День прошел очень хорошо. Они досмотрели спектакль, чуть ли не самыми первыми успели пробраться в раздевалку — однако зеленоватого пальто на вешалке уже не было, — быстро оделись, без очереди сели в троллейбус, место им досталось у окна, и вернулись домой в самом расчудесном настроении.
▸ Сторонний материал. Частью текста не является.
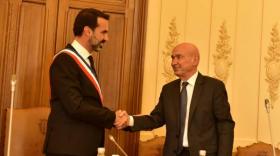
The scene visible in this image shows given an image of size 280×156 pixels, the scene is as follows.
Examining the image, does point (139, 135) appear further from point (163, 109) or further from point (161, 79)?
point (163, 109)

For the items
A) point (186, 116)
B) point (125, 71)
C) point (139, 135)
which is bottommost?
point (139, 135)

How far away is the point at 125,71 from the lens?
4461mm

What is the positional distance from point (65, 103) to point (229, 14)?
2.35 metres

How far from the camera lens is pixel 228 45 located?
4535 millimetres

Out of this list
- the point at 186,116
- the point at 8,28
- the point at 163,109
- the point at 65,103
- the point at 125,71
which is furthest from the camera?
the point at 125,71

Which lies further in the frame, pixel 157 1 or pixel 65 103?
pixel 157 1

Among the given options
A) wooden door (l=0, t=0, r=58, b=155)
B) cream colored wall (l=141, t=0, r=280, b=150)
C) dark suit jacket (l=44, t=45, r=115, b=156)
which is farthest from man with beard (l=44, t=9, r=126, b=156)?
cream colored wall (l=141, t=0, r=280, b=150)

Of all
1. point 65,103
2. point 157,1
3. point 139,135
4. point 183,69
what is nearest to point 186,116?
point 183,69

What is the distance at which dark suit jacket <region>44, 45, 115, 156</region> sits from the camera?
2857 mm

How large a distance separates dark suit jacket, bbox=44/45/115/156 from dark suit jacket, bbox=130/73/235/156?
1.91ft

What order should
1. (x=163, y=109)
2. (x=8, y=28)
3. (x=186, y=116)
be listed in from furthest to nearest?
(x=8, y=28)
(x=163, y=109)
(x=186, y=116)

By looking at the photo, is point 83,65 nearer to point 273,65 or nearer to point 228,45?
point 228,45

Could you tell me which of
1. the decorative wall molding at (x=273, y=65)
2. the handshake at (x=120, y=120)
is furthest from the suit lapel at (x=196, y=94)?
the decorative wall molding at (x=273, y=65)

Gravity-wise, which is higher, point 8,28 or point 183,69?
point 8,28
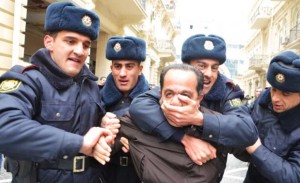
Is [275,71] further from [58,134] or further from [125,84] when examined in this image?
[58,134]

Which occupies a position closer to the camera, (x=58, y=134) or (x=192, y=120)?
(x=58, y=134)

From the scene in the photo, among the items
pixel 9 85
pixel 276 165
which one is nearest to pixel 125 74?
pixel 9 85

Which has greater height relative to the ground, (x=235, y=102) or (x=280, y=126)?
(x=235, y=102)

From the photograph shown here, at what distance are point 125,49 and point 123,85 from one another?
32cm

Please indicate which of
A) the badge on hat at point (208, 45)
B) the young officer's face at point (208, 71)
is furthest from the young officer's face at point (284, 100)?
the badge on hat at point (208, 45)

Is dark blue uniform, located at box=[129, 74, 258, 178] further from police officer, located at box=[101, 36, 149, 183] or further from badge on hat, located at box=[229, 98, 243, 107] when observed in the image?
police officer, located at box=[101, 36, 149, 183]

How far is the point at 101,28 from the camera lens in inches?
494

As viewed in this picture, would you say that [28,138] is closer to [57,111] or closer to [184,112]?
[57,111]

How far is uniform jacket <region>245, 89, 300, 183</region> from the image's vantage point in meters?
1.94

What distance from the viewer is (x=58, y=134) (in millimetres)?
1498

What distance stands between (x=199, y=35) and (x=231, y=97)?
20.6 inches

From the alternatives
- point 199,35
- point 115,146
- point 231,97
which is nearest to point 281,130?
point 231,97

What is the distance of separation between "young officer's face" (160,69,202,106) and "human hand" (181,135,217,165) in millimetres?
232

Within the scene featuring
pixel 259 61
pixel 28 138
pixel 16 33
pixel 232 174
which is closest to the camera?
pixel 28 138
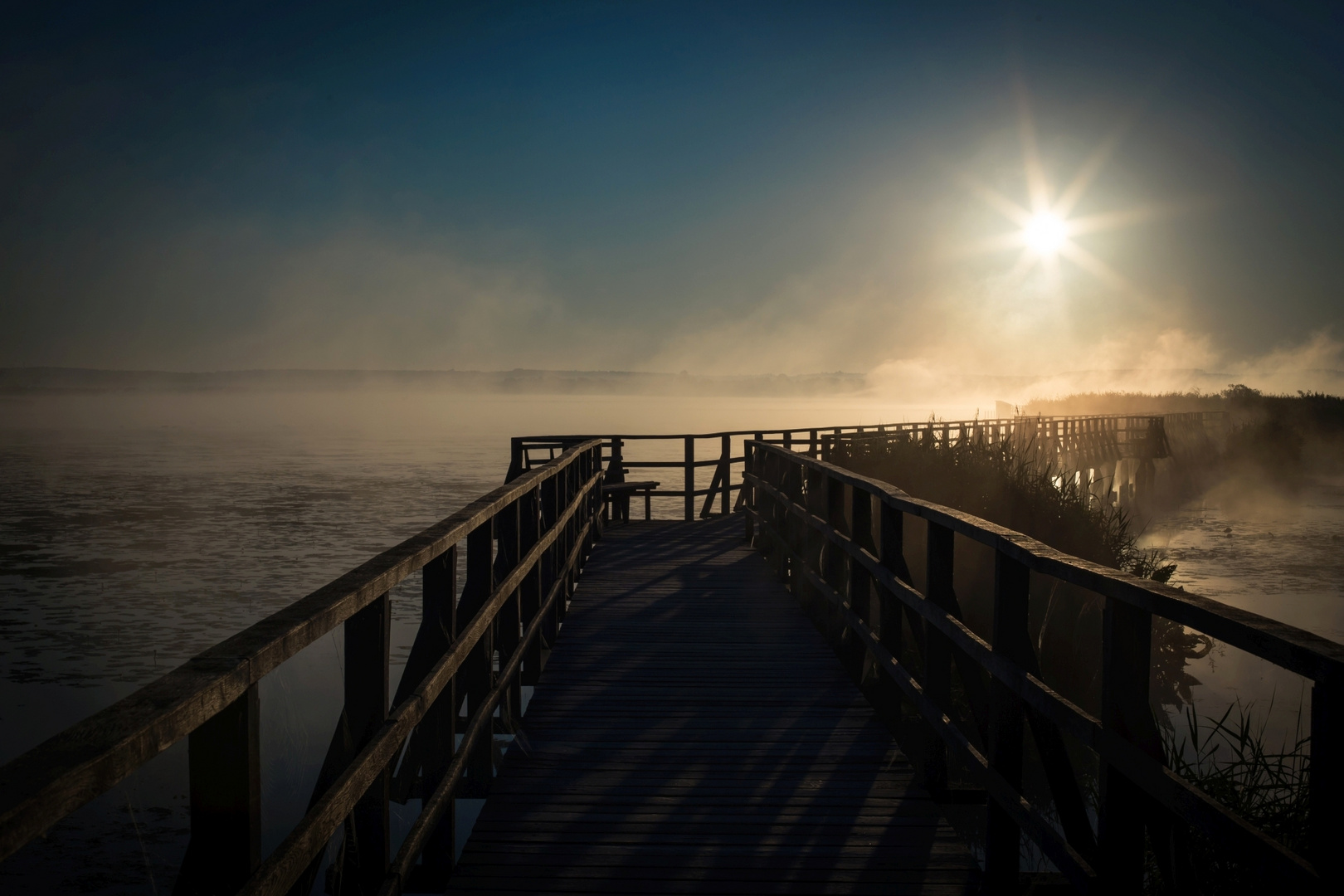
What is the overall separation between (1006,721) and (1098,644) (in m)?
6.69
А человек в пушистом сером костюме снисходительно дождался, когда схлынул говорливый и беспокойный поток возбужденных зрителей, неторопливо оделся, — увы, в серое клетчатое пальто! — вышел на улицу, сел во вместительный автомобиль, дожидавшийся его у подъезда, и поехал… к представителю одной из иностранных торговых фирм, сотрудником которой он тоже являлся. Не было ничего удивительного в том, что был он в Кукольном театре, потому что Москва славится своими театрами вообще, и Кукольным театром в частности, и все иностранцы любят в нем бывать.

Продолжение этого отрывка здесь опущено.